◆ Task brief
Go through the listing below and repeat it exactly, omitting each picture.

◆ Given material
<<<<

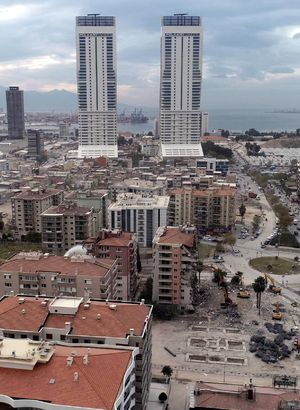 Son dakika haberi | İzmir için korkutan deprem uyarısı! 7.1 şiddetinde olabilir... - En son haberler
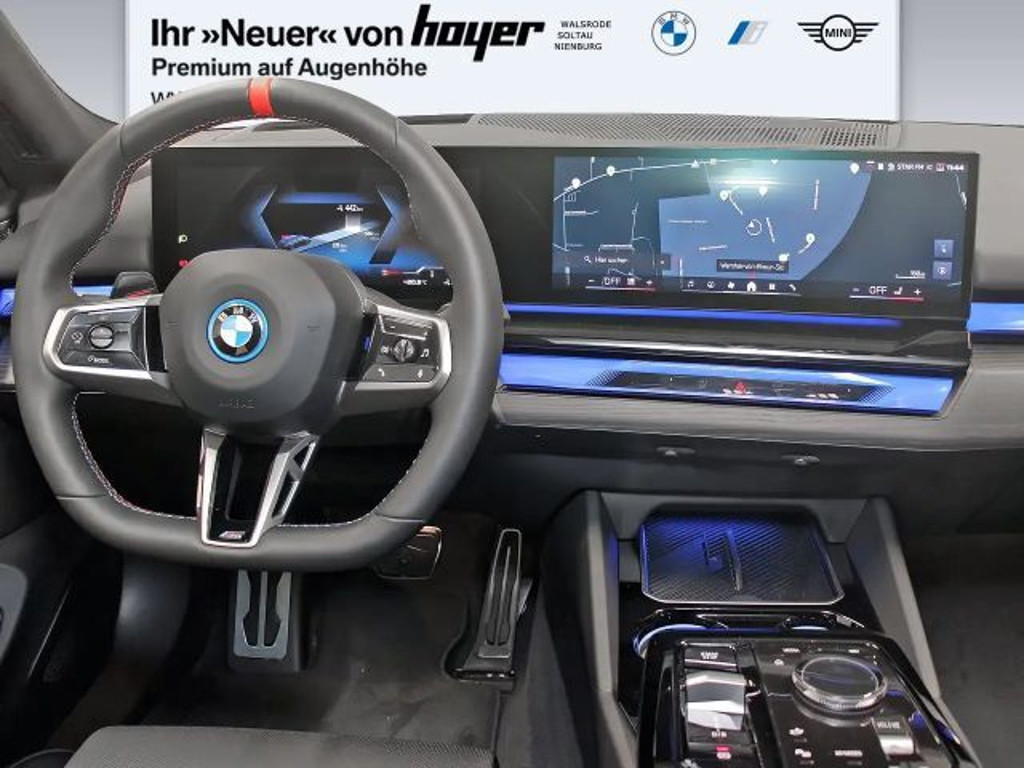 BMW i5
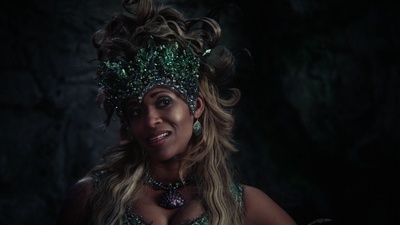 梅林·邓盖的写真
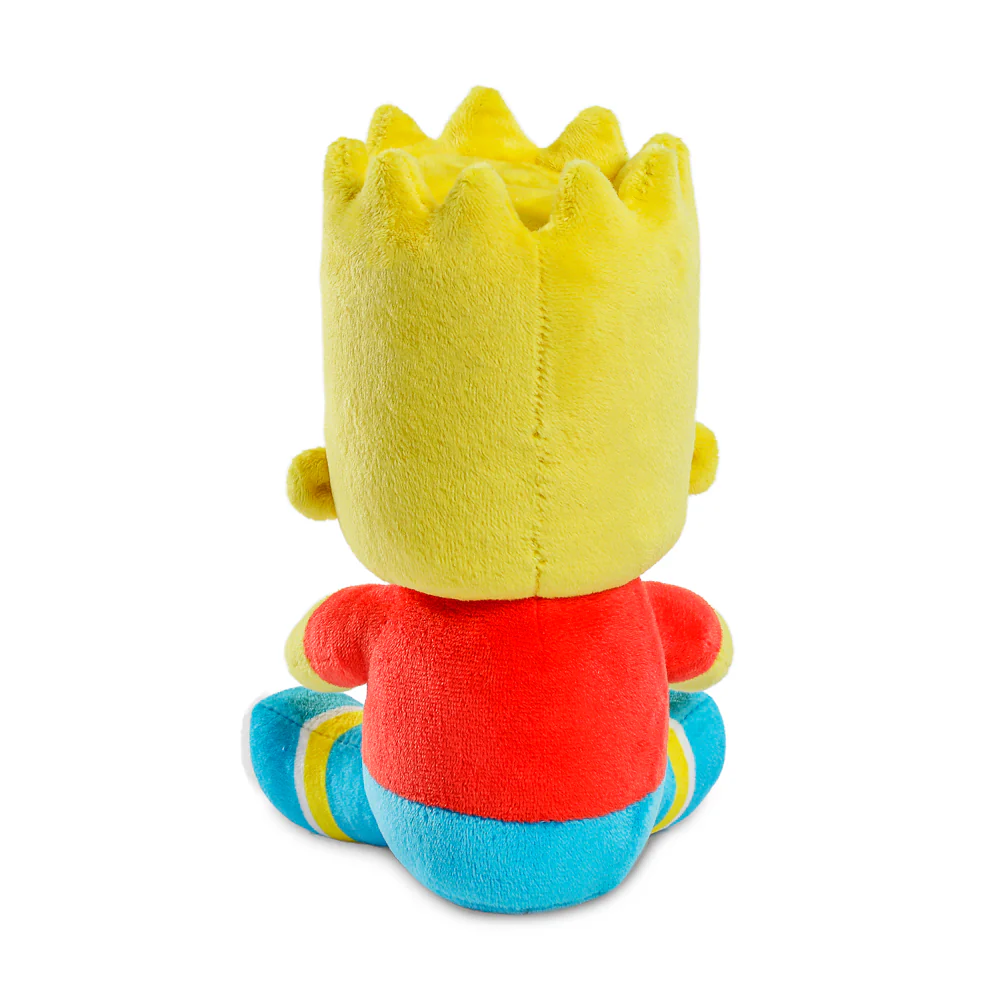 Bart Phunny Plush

>>>>

◆ Solution to this task
 Son dakika haberi | İzmir için korkutan deprem uyarısı! 7.1 şiddetinde olabilir... - En son haberler
 BMW i5
 梅林·邓盖的写真
 Bart Phunny Plush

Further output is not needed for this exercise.